Activity: The entries are to be written out word for word, with their images left out.

Records from a dataset:
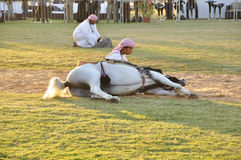Arab Horseman Stock Photo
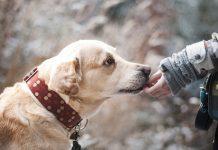 Le migliori e più commoventi frasi sui cani e sui loro padroni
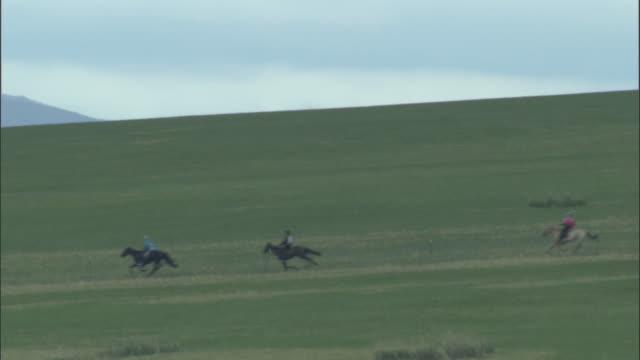 Horses race across grass at Naadam Horse Festival,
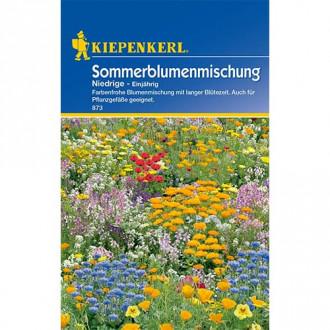 Flori de vară pitice, mix multicolor Kiepenkerl imagine 2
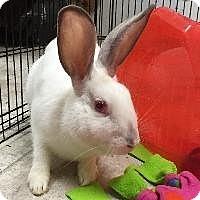 Adopt A Pet :: Chelsea - Woburn, MA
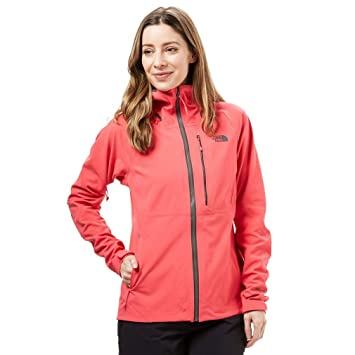 5ff916ab3 THE NORTH FACE Apex Flex GTX 2.0 Jacket Women pink 2018 winter ...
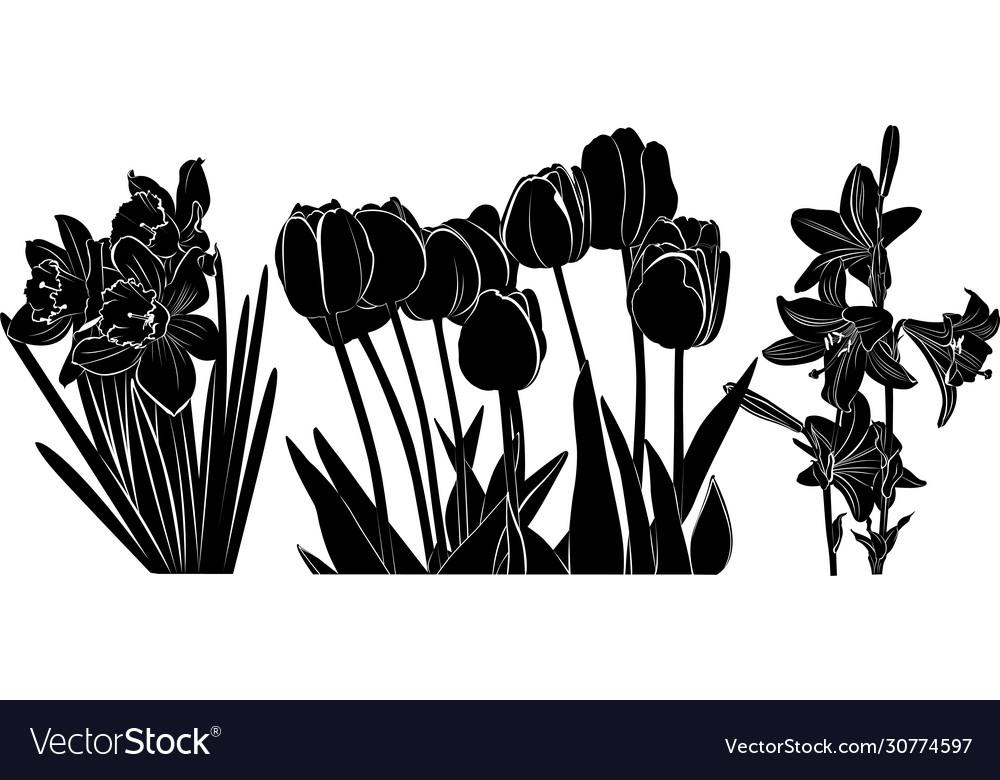 Flowers tulips daffodils lilies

Task solution:
Arab Horseman Stock Photo
 Le migliori e più commoventi frasi sui cani e sui loro padroni
 Horses race across grass at Naadam Horse Festival,
 Flori de vară pitice, mix multicolor Kiepenkerl imagine 2
 Adopt A Pet :: Chelsea - Woburn, MA
 5ff916ab3 THE NORTH FACE Apex Flex GTX 2.0 Jacket Women pink 2018 winter ...
 Flowers tulips daffodils lilies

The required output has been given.